On November 21, 1961 Armstrong began the selling of Precision shares to several of its customers, including all of the petitioners. Armstrong had in the past acted as a sort of financial advisor to these purchasers and had helped them build investment portfolios, so, needless to say, they had confidence in Armstrong’s advice and generally bought particular stocks solely upon Armstrong’s recommendation. During the one month period to December 20, 1961, Edens represented to Precision that sales were going slowly because of the impending Christmas holidays and that he would wait until substantial proceeds were collected before he would make a remittance to Precision’s transfer agent. In fact, during this time Armstrong was appropriating to its own use the proceeds of the Precision sales so as to ameliorate its own precarious financial situation. On December 19 or 20 Precision was told the issue was almost sold out. A week later Precision inquired when the proceeds of the sale could be expected and was informed that funds were coming in slowly. This shadow-boxing occurred for still another month though Armstrong forwarded three checks to Precision during this period: one for $10,000, dated January 23, 1962, which was returned to Precision because Armstrong had insufficient funds in the bank upon which the check was drawn; a second, a certified check, upon receipt of which Precision authorized its transfer agent to issue an appropriate number of stock certificates to Armstrong in its street name; and a third one, dated January 31, 1962, which could not be certified. Precision, on February 8,1962, demanded an accounting from Armstrong and when such was not forthcoming filed a complaint with the SEC. Thereafter, the appellants timely commenced their actions in the court below.
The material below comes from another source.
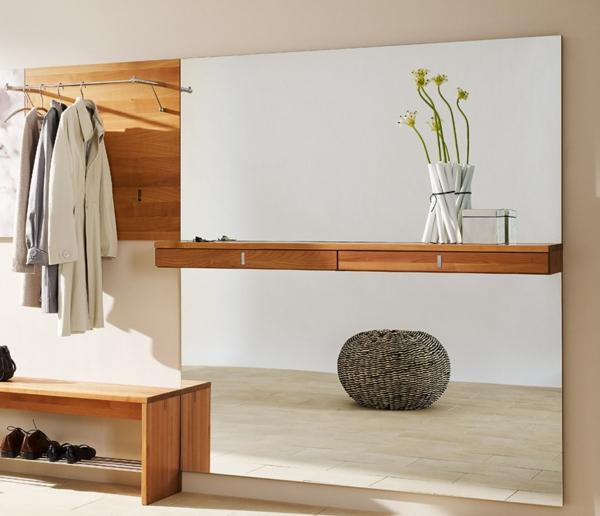 schöne-Ideen-für-das-Interior-mit-Holzmöbeln-für-den-Flur-Vorraum-Design-Sitzbank-Flur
In their complaints appellants first alleged that all of the defendants had violated either Section 12 or Section 15 of the Securities Act of 1933, 15 U.S.C. §§ 111, llo. Section 12(2) of the Act provides civil relief in the nature of rescission to a purchaser whenever any person has sold or offered a security to that purchaser by means of a prospectus or oral communication which contains materially misleading statements or omissions;1 Section 15 extends the class of persons against whom relief can be *840taken by including every person who controls, by stock ownership, agency, or otherwise, a person liable under Section 12.2 In the present cases, appellants alleged violations of these sections because it was not disclosed in the offering circular for Precision stock or otherwise that the stock would not be delivered to the purchasers thereof or that the proceeds of sale would not be remitted to Precision by Armstrong. Appellants added at trial that Section 12 was further violated in that the offering circular failed to disclose that Armstrong would not consummate the sales transactions promptly. Although Armstrong was not a defendant in these actions, it is clear that Armstrong was a “seller” of the securities within the Section 12 meaning of that term. See Schillner v. H. Vaughan Clarke & Co., 134 F.2d 875 (2 Cir. 1943); Cady v. Murphy, 113 F.2d 988 (1 Cir.), cert. denied, 311 U.S. 705, 61 S.Ct. 175, 85 L.Ed. 458 (1940); see generally 3 Loss, Securities Regulation 1717-20 (2d ed. 1961). Hence defendants Edens and Lasher, officers of Armstrong, were implicated as persons controlling Armstrong within the meaning of Section 15.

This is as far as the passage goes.